Consigne:
Répondez brièvement à ces questions d'après l'extrait sur Julius Nyerere :
1. En quelle année Julius Nyerere obtient-il son brevet d'enseignant ?
2. À quel pays la conférence de Berlin attribua-t-elle le Tanganyika ?
3. En quelle année se constitue la Tanganyika African Association ?

Extrait choisi:

Décès et béatification
Bibliographie
(Julius Nyerere © getty images)
Parcours et études
Kambarage Nyerere[1]
est né en avril 1922 à Butiama, au nord de la République-Unie de Tanzanie. Il
est le fils d’un chef zanaki, Nyerere Burito (1860-1942). Après ses études
primaires à Musoma, ville située à quelques kilomètres au nord de son village
natal, il intègre l’école secondaire à Tabora en 1937. A l’âge de 21 ans, Kambarage
Nyerere est baptisé. Il porte désormais le nom de Julius. En 1942, il est admis
à Makerere College. Il traverse alors, pour la première fois, la frontière pour
rejoindre la capitale ougandaise, Kampala. Julius Nyerere obtient son brevet
d’enseignant en 1945 et entame un nouveau chapitre dans sa vie. Il enseigne
jusqu’en 1949, date à laquelle, grâce à une bourse du gouvernement, il
s’inscrit à l’Université d’Edimbourg ; il est alors le premier ressortissant
tanganyikais à fréquenter une université britannique. De son passage en Grande
Bretagne, Nyerere se confronte aux différents courants idéologiques, en cours
en Europe à ce moment-là, et qui commençaient à se répandre lentement dans les
colonies (y compris celles de l’Afrique de l’Est), où la marche vers
l’autodétermination était déjà engagée. À Edimbourg, Nyerere consacre
l’essentiel de son temps à la lecture des auteurs classiques et à la pratique
religieuse si bien que ces professeurs se souviennent de lui, avant tout, comme
un jeune homme avide de savoir et dont le sens de la dignité n’admettait aucun
écart de conduite.[2] En 1952,
il obtient sa maîtrise en Lettres et retourne au Tanganyika où il reprend sa
profession d’enseignant, cette fois-ci, au Lycée St. Francis de Dar Es Salaam
L’histoire coloniale du Tanganyika
La conférence de Berlin attribua le
Tanganyika, le Rwanda et l’Urundi à L’Allemagne. Avec la défaite de cette
dernière lors de la première guerre mondiale, ses colonies sont placées sous
mandat de la Société Des Nations (S.D.N.). Ainsi, la gestion du Tanganyika est
confiée à la Grande Bretagne. Cette dernière administra le pays selon le principe
de l’Indirect Rule . Dès 1929, la
première organisation à caractère national se constitue : le Tanganyika
African Association (T.A.A). Après la seconde guerre mondiale, en 1946, le
mandat fut transformé en tutelle, sous le contrôle des Nations Unies. Lorsque Julius Nyerere retourne au Tanganyika
en 1952, le pays est en effervescence, les paysans africains s’insurgent contre
les mesures de modernisation des techniques et la confiscation des terres dont
certains sont victimes.

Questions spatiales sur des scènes

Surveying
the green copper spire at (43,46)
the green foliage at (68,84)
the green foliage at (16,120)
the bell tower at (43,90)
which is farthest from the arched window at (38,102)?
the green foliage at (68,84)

Corrigé:
1. En 1945.
2. À l'Allemagne.
3. En 1929.